» EXERCISE OBJECTIVE
Select each line in the items below that contains the string "point", and copy those lines out.

» DATA TO PROCESS
** begin **

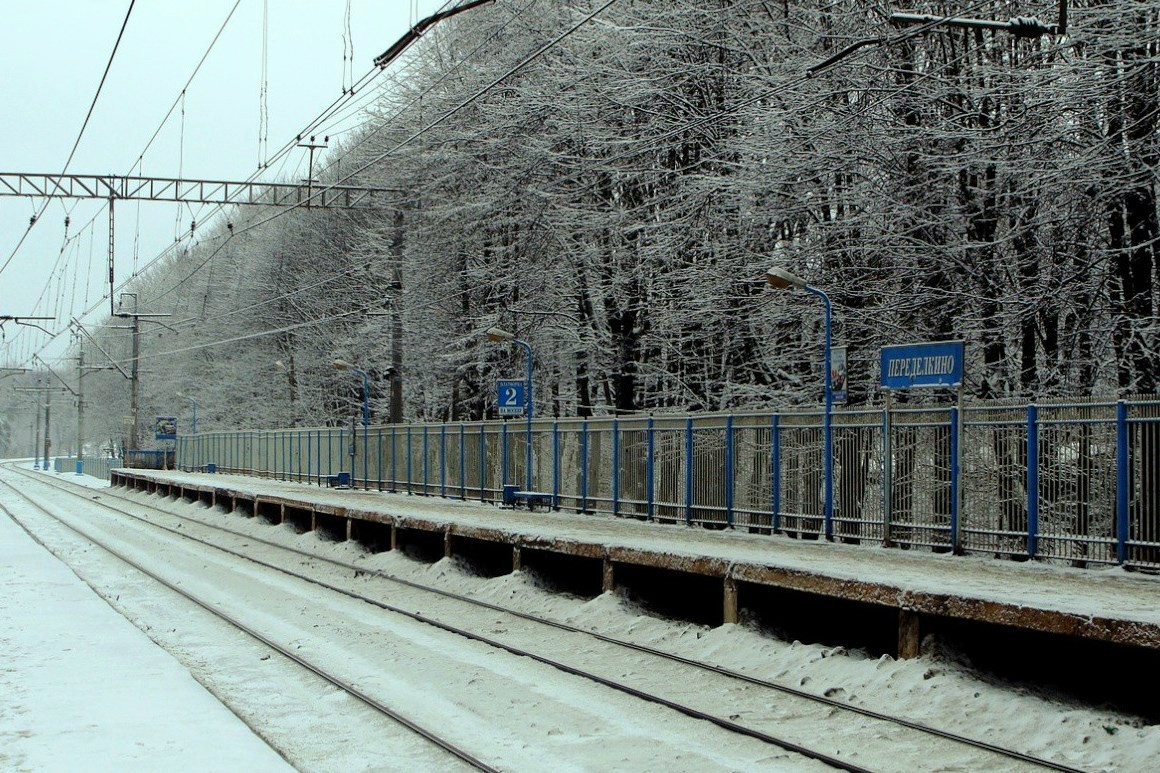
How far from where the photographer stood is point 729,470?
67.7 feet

** end **
** begin **

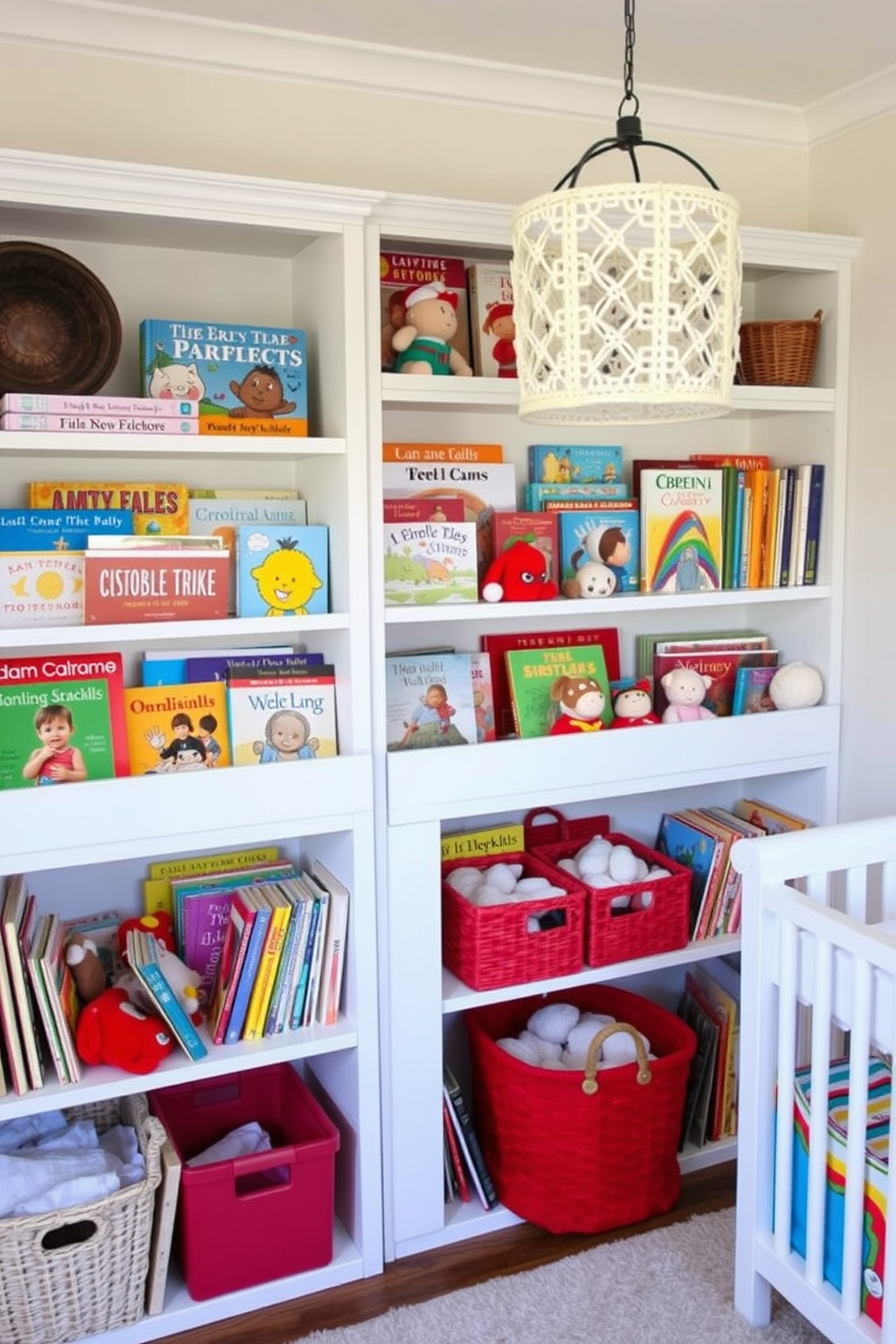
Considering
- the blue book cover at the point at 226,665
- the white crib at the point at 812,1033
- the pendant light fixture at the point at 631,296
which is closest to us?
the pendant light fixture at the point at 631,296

** end **

» RESPONSE FOR THIS EXERCISE
How far from where the photographer stood is point 729,470?
- the blue book cover at the point at 226,665
- the white crib at the point at 812,1033
- the pendant light fixture at the point at 631,296
the pendant light fixture at the point at 631,296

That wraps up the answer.